▸ Text segment
═══

Sometimes you may be unsure of the input data at this point, or you want to ensure that the wallet can reach the credential issuance stage
of the process. This is why support for using a webhook, invoked during the issuance phase, will soon be available. The webhook will receive most
session data and is expected to conform to the data supplier interface, providing all the input data for the credential.
The response after creating the credential offer can used in a webapp/frontend to create a (deep)link for a same device flow, or a QR code for a
cross-device flow. The uri property is the URI you can use in a QR code or as a link. The qrCodeDataUri
is a image-data URI you can use to create an inline QR code image. The response contains this value provided that the request contained QR code
options.
export type CreateCredentialOfferURIResult = {
uri: string
qrCodeDataUri?: string
session?: CredentialOfferSession
userPin?: string
txCode?: TxCode
}You can decide whether you want to create a QR code yourself based on the credential offer response, or whether you want the create Credential Offer
endpoint to create a QR code image for
you. This is controlled by providing the qrCodeOpts object in the CredentialOfferRESTRequest
export interface QRCodeOpts {
/**
* Size of the QR code in pixel.
*
* @defaultValue 400
*/
size?: number
/**
* Size of margins around the QR code body in pixel.
*
* @defaultValue 20
*/
margin?: number
/**
* Error correction level of the QR code.
*
* Accepts a value provided by _QRErrorCorrectLevel_.
*
* For more information, please refer to [https://www.qrcode.com/en/about/error_correction.html](https://www.qrcode.com/en/about/error_correction.html).

═══

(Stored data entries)
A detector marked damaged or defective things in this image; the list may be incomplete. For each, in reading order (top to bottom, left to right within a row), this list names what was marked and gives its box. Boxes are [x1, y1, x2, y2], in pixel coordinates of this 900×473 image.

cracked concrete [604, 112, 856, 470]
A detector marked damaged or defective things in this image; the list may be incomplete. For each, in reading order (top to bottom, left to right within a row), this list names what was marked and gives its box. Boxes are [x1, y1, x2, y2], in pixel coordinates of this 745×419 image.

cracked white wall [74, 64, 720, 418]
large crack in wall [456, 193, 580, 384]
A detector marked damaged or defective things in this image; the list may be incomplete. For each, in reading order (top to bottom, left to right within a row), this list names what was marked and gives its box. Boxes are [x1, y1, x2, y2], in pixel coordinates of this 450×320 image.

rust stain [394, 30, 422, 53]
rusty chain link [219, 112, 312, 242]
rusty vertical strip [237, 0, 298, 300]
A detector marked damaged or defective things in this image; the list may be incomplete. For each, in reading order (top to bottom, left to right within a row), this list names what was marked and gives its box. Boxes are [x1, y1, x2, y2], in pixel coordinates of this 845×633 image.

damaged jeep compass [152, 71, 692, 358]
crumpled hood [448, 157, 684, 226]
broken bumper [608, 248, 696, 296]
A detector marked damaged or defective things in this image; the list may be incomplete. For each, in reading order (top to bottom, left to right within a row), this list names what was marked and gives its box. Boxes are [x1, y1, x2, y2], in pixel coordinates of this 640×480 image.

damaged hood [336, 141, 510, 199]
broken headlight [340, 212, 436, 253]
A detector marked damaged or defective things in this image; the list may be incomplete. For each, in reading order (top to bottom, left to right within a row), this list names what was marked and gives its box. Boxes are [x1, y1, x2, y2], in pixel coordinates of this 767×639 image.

═══

▸ Questions on the material
[1] In the credential offer passage, copy everything from "Sometimes you may" down to "for the credential.", switching "webhook" to "callback" each time it appears.
[2] List every property declared in the CreateCredentialOfferURIResult type within the credential offer passage.
[3] According to the credential offer passage, what is the default size of the margins around the QR code body?

▸ Answers by item
[1]
Sometimes you may be unsure of the input data at this point, or you want to ensure that the wallet can reach the credential issuance stage
of the process. This is why support for using a callback, invoked during the issuance phase, will soon be available. The callback will receive most
session data and is expected to conform to the data supplier interface, providing all the input data for the credential.

[2]
uri
qrCodeDataUri
session
userPin
txCode

[3] 20 pixels.